Whether you found Paris's vow grandiose or stupid, you couldn't fail to sympathize with her as she stood on the court afterward, forthright in defeat, and insisted through tears streaming down her face that she would keep her word . You had to be a little sorry, too, that such a majestic player, the first four-time all-American in the women's game, who also happens to be terrifically intelligent and gracious, had concluded her career. If there was something foolish about such a guarantee, there was also something brave; and by doing it, Paris put herself in the company of Namath, who guaranteed and delivered the 1969 Super Bowl to the New York Jets. Paris wagered something extra, more than most athletes ever do, she placed a stack of responsibility on herself.
"I do make good on the guarantee," she said. "Obviously, I don't have $64,000 waiting. But I do make good on the guarantee."
Paris puts up double-doubles as effortlessly as she breathes, but she had never been able to carry her team into a Final Four until this week. Throughout her career, she had shouldered huge expectations that came with her outsized physique and skill, to win every individual award in the book.
"Most of the time she's going to have a double-double and dominate, and when she doesn't, the whole world knows about it," said her twin sister, Ashley.
But she was sick of finishing seasons with losses, and of showing up at Final Fours by herself to collect individual awards, without her team.
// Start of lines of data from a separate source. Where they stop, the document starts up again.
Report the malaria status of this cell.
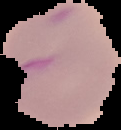

Parasitized.

Summary:
  - Image size: 121×130 pixels
  - Preparation: thin blood smear
  - Image type: segmented cell region with the area outside set to black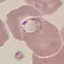

Malaria status: parasitized. Giemsa stain. Thin smear of blood. Cell patch, automatically extracted from a larger field of view and resized to 64 × 64 pixels. Acquired by smartphone through the microscope eyepiece.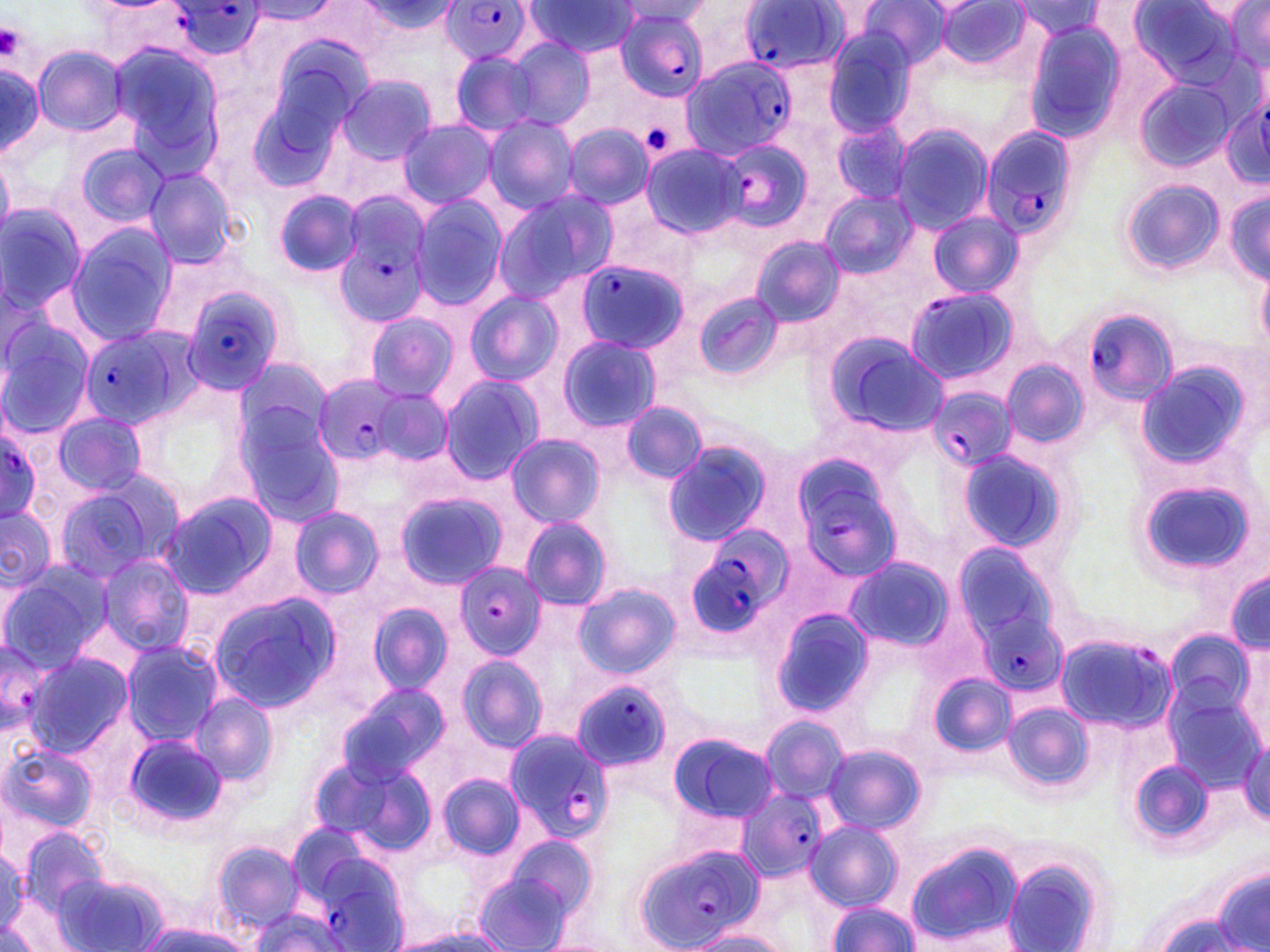
Summary:
  - Coordinate format: approximate bounding boxes as (x1, y1, x2, y2) in pixels
  - Platelet locations: (0, 22, 23, 59), (643, 120, 672, 152)
  - Uninfected red blood cell locations: (247, 0, 337, 26), (354, 0, 459, 40), (1015, 0, 1102, 42), (615, 1, 713, 25), (933, 1, 1034, 71), (523, 2, 641, 57), (853, 2, 951, 71), (1129, 2, 1243, 87), (681, 3, 766, 82), (1223, 3, 1270, 75), (1022, 21, 1129, 141), (821, 29, 922, 136), (503, 35, 597, 131), (107, 41, 223, 174), (33, 47, 126, 135), (249, 49, 371, 186), (449, 49, 543, 137), (0, 61, 45, 157), (337, 74, 437, 166), (1134, 80, 1238, 173), (483, 116, 578, 213), (397, 119, 500, 208), (830, 121, 913, 204), (890, 122, 993, 233), (564, 124, 656, 207), (75, 143, 170, 226), (641, 144, 745, 239), (142, 165, 241, 269), (1120, 179, 1225, 276), (1225, 186, 1269, 285), (273, 189, 364, 278), (492, 189, 616, 300), (820, 191, 916, 278), (411, 195, 507, 309), (0, 203, 87, 315), (926, 212, 1023, 298), (66, 222, 178, 340), (750, 235, 846, 328), (1256, 264, 1270, 351), (465, 290, 563, 386), (694, 292, 785, 381), (365, 313, 458, 401), (0, 319, 93, 436), (818, 331, 947, 436), (558, 336, 660, 432), (233, 355, 333, 458), (1001, 358, 1087, 449), (1137, 361, 1253, 472), (439, 375, 543, 486), (373, 386, 451, 467), (619, 401, 706, 485), (235, 406, 347, 526), (52, 411, 150, 496), (504, 434, 604, 529), (660, 440, 773, 547), (955, 447, 1072, 556), (52, 477, 177, 583), (1137, 479, 1255, 579), (394, 491, 507, 588), (159, 492, 278, 599), (0, 505, 56, 587), (289, 506, 383, 599), (519, 516, 612, 610), (951, 541, 1064, 646), (97, 556, 193, 656), (844, 557, 953, 654), (0, 565, 109, 672), (1227, 568, 1269, 655), (574, 583, 680, 679), (208, 592, 342, 713), (367, 602, 452, 695), (769, 606, 875, 719), (1165, 629, 1258, 722), (120, 639, 224, 745), (25, 652, 133, 757), (456, 656, 546, 755), (930, 674, 1015, 756), (340, 683, 449, 783), (189, 693, 277, 787), (1003, 702, 1094, 791), (758, 714, 850, 804), (121, 731, 229, 832), (666, 731, 777, 824), (1240, 737, 1270, 823), (823, 742, 924, 835), (1, 744, 97, 834), (308, 753, 432, 854), (1128, 759, 1216, 845), (438, 773, 524, 860), (805, 820, 904, 910), (13, 826, 111, 923), (495, 835, 599, 927), (211, 840, 306, 931), (905, 841, 1024, 948), (0, 845, 25, 931), (1002, 856, 1109, 952), (1211, 865, 1270, 952), (473, 868, 578, 952), (55, 872, 164, 949), (825, 902, 922, 951), (245, 909, 348, 952), (1148, 914, 1244, 952), (136, 920, 254, 951), (392, 928, 514, 951), (686, 931, 792, 952), (534, 936, 623, 952)
  - Plasmodium falciparum-infected red blood cell locations: (439, 0, 536, 66), (167, 2, 266, 59), (737, 3, 847, 74), (614, 7, 708, 100), (680, 56, 793, 158), (1222, 99, 1270, 191), (978, 122, 1079, 242), (717, 138, 814, 233), (333, 200, 431, 328), (572, 259, 687, 354), (901, 285, 1019, 386), (182, 286, 291, 398), (1085, 308, 1178, 404), (79, 329, 188, 427), (312, 374, 413, 465), (929, 384, 1015, 473), (0, 431, 43, 522), (790, 453, 906, 584), (682, 527, 791, 641), (453, 563, 546, 660), (977, 606, 1071, 695), (1055, 632, 1176, 734), (0, 637, 53, 735), (570, 682, 672, 772), (502, 729, 612, 843), (735, 786, 829, 882), (297, 839, 412, 949), (635, 843, 761, 952)
  - Slide-level diagnosis: Plasmodium falciparum
  - Modality: optical microscopy
  - Magnification: 1000x
  - Stain: May-Grünwald-Giemsa
  - Field of view: single
  - Preparation: thin blood film
  - Image size: 1270×952 pixels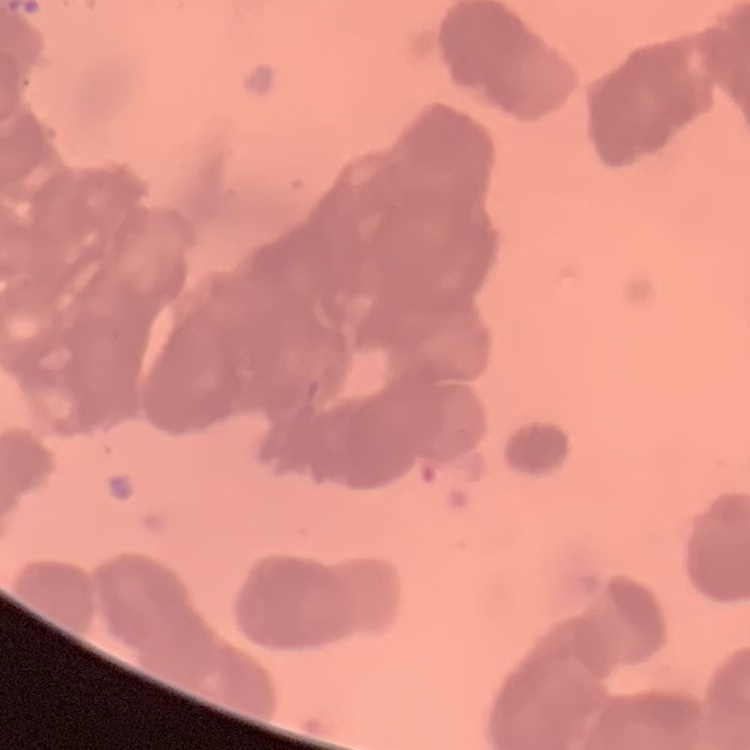
{
  "red_blood_cell_morphology": "rouleaux formation",
  "image_type": "square crop of a larger photomicrograph",
  "stain": "Field's or Giemsa",
  "preparation": "thin blood film"
}Assess the morphology of the erythrocytes.
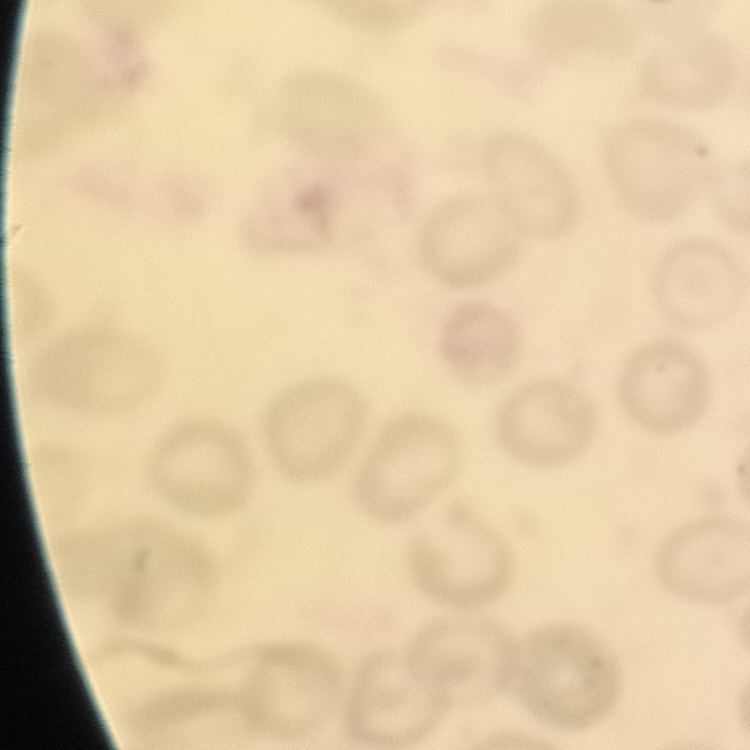

They show no rouleaux formation.

Thin peripheral smear. Square crop of a larger photomicrograph. Stained with either Field's or Giemsa.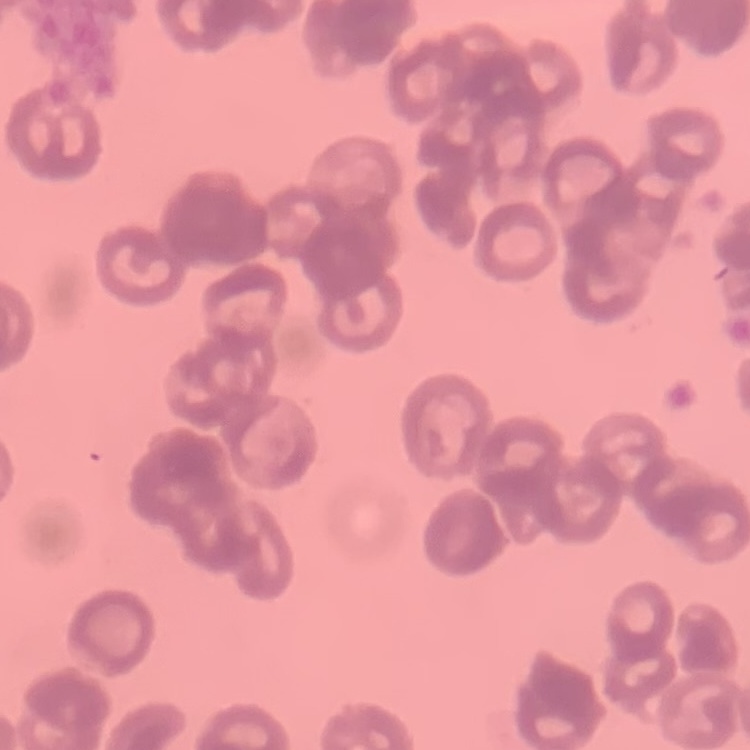 The erythrocytes show rouleaux formation. Thin blood film. Field's or Giemsa stain. Square crop of a larger photomicrograph.Assess this cell for malaria.
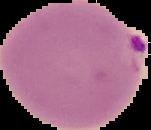

Parasitized.

Summary:
  - Image type: segmented cell region with the area outside set to black
  - Image size: 151×130 pixels
  - Preparation: thin blood film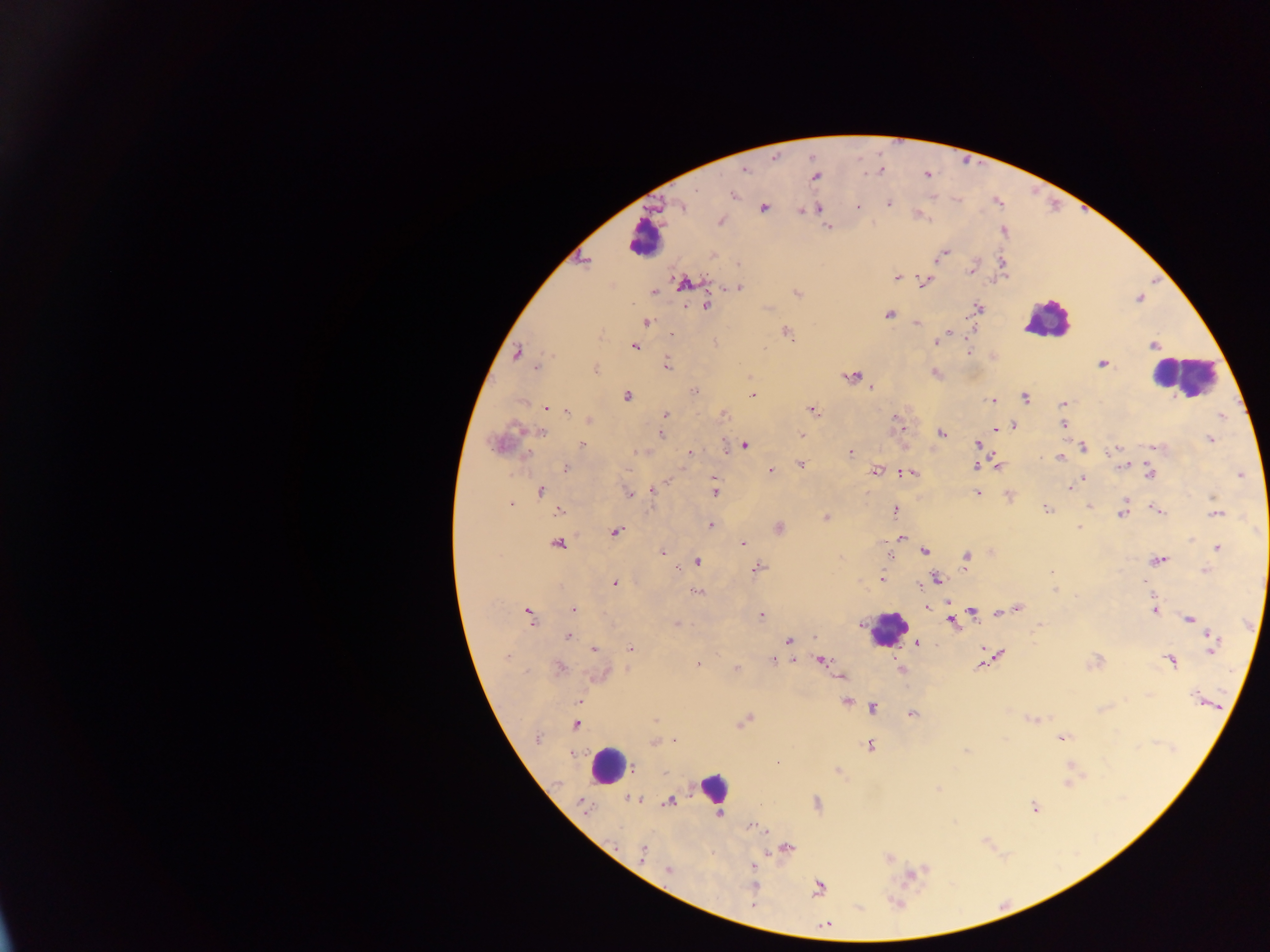
image_size: 1270×952 pixels
plasmodium_parasite_locations: 'approximate centers as (x, y) in pixels: (744, 170), (878, 170), (815, 177), (734, 195), (890, 204), (681, 207), (818, 208), (860, 208), (764, 210), (804, 210), (799, 211), (919, 215), (828, 226), (944, 251), (894, 277), (897, 278), (926, 282), (685, 283), (740, 288), (655, 292), (707, 305), (978, 306), (888, 313), (646, 321), (918, 322), (973, 329), (946, 334), (672, 336), (936, 342), (716, 343), (634, 346), (1152, 347), (971, 352), (516, 353), (667, 363), (1102, 363), (536, 367), (934, 373), (850, 377), (871, 387), (695, 392), (753, 392), (627, 396), (1025, 398), (991, 401), (1061, 404), (545, 407), (815, 412), (663, 415), (1062, 424), (1013, 426), (513, 428), (994, 430), (942, 433), (661, 435), (801, 435), (1210, 438), (977, 445), (582, 446), (744, 446), (1084, 446), (1120, 448), (638, 451), (1112, 451), (851, 452), (689, 453), (1058, 456), (801, 464), (997, 465), (1125, 465), (976, 466), (567, 467), (770, 469), (877, 471), (910, 472), (1243, 472), (903, 473), (1149, 473), (711, 478), (1084, 479), (714, 485), (1067, 488), (655, 490), (541, 491), (715, 493), (977, 493), (628, 494), (1007, 495), (1211, 497), (1125, 498), (512, 503), (1089, 506), (1046, 508), (1155, 509), (559, 510), (895, 510), (1162, 511), (1121, 514), (1215, 515), (825, 517), (710, 524), (1078, 527), (780, 528), (617, 532), (901, 537), (1191, 541), (559, 544), (742, 544), (1216, 548), (925, 550), (661, 551), (966, 557), (1154, 559), (889, 560), (1161, 560), (696, 561), (756, 567), (1204, 568), (1052, 572), (883, 578), (936, 578), (613, 582), (1054, 590), (696, 591), (927, 608), (1019, 608), (574, 609), (974, 612), (1154, 612), (528, 613), (761, 615), (998, 616), (530, 618), (1188, 620), (951, 622), (1210, 636), (567, 638), (573, 638), (788, 640), (916, 645), (628, 646), (593, 647), (981, 648), (1212, 650), (1001, 653), (507, 655), (772, 660), (1100, 660), (821, 661), (1170, 661), (698, 663), (979, 665), (735, 666), (561, 668), (590, 677), (839, 677), (1147, 695), (579, 700), (847, 700), (1122, 700), (873, 706), (913, 713), (655, 718), (1031, 719), (743, 722), (576, 724), (1060, 738), (674, 740), (1004, 740), (655, 743), (870, 744), (965, 750), (779, 763), (837, 770), (938, 788), (674, 797), (669, 801), (817, 802), (663, 804), (1035, 807), (719, 812), (757, 828), (763, 830), (786, 846), (642, 853), (886, 857), (750, 868), (669, 870), (908, 876), (818, 887), (751, 903)'
preparation: thick blood film
capture: mobile-phone photograph through a microscope
country: Ghana
field_of_view: single
leukocyte_locations: 'approximate centers as (x, y) in pixels: (648, 242), (1048, 327), (1170, 378), (887, 627), (608, 769), (714, 789)'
In a moment of emotional exuberance on Senior Night, she grabbed a microphone and vowed to win a trophy or give the school a refund. She was unprepared for the swirl of reaction to the remark and the way it got picked up and carried cross-country on the airwaves.
"When I said it I didn't think it would even be a big deal in Oklahoma," she said, "and then a week later it's on the ESPN ticker."
It remained a topic of conversation; she had called the shot, and now everyone wanted to see if she would make it.
"At the end of the day it's not about what everyone else thinks," she said in defense of herself earlier in the week. "It's about my teammates believing in what we're doing and the commitment I have to my school and university."
Initially, Paris and the Sooners seemed to totally overmatch Louisville. They sprinted to a 16-2 lead as the Cardinals, whether because of nerves or the Sooners' swiping defense, couldn't make a shot. McCoughtry was 0 for 7 in the first half, and as a group, the Cardinals missed their first nine. They shot just 22 percent to trail 34-22 at the half.